Could you extract every entry below and reproduce it exactly?

(Stored data entries)
---

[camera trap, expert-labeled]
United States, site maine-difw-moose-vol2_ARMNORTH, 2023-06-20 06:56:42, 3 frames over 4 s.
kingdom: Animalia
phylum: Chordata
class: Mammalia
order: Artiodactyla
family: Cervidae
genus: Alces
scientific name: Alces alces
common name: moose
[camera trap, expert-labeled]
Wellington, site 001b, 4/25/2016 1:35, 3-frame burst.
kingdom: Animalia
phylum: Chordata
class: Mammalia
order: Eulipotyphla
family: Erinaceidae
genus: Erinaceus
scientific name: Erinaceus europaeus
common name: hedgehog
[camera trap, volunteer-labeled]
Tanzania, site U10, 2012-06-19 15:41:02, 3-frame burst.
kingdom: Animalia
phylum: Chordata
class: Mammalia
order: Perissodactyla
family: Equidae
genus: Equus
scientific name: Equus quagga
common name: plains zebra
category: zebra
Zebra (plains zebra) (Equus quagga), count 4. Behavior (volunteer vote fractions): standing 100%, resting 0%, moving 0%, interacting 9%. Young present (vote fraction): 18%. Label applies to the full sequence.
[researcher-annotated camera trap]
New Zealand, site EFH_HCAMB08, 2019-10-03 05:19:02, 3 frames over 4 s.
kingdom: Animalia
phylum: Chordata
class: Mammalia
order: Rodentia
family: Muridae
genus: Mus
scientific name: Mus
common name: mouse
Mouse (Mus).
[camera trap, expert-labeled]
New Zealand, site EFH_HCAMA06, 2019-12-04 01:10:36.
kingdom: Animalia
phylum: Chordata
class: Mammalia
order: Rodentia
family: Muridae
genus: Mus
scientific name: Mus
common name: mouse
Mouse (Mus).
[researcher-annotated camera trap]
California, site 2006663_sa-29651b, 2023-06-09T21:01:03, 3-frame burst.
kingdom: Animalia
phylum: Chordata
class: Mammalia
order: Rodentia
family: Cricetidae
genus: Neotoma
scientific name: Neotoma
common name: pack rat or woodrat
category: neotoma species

---

▸ **FINISHED TASK**
[camera trap, expert-labeled]
United States, site maine-difw-moose-vol2_ARMNORTH, 2023-06-20 06:56:42, 3 frames over 4 s.
kingdom: Animalia
phylum: Chordata
class: Mammalia
order: Artiodactyla
family: Cervidae
genus: Alces
scientific name: Alces alces
common name: moose
[camera trap, expert-labeled]
Wellington, site 001b, 4/25/2016 1:35, 3-frame burst.
kingdom: Animalia
phylum: Chordata
class: Mammalia
order: Eulipotyphla
family: Erinaceidae
genus: Erinaceus
scientific name: Erinaceus europaeus
common name: hedgehog
[camera trap, volunteer-labeled]
Tanzania, site U10, 2012-06-19 15:41:02, 3-frame burst.
kingdom: Animalia
phylum: Chordata
class: Mammalia
order: Perissodactyla
family: Equidae
genus: Equus
scientific name: Equus quagga
common name: plains zebra
category: zebra
Zebra (plains zebra) (Equus quagga), count 4. Behavior (volunteer vote fractions): standing 100%, resting 0%, moving 0%, interacting 9%. Young present (vote fraction): 18%. Label applies to the full sequence.
[researcher-annotated camera trap]
New Zealand, site EFH_HCAMB08, 2019-10-03 05:19:02, 3 frames over 4 s.
kingdom: Animalia
phylum: Chordata
class: Mammalia
order: Rodentia
family: Muridae
genus: Mus
scientific name: Mus
common name: mouse
Mouse (Mus).
[camera trap, expert-labeled]
New Zealand, site EFH_HCAMA06, 2019-12-04 01:10:36.
kingdom: Animalia
phylum: Chordata
class: Mammalia
order: Rodentia
family: Muridae
genus: Mus
scientific name: Mus
common name: mouse
Mouse (Mus).
[researcher-annotated camera trap]
California, site 2006663_sa-29651b, 2023-06-09T21:01:03, 3-frame burst.
kingdom: Animalia
phylum: Chordata
class: Mammalia
order: Rodentia
family: Cricetidae
genus: Neotoma
scientific name: Neotoma
common name: pack rat or woodrat
category: neotoma species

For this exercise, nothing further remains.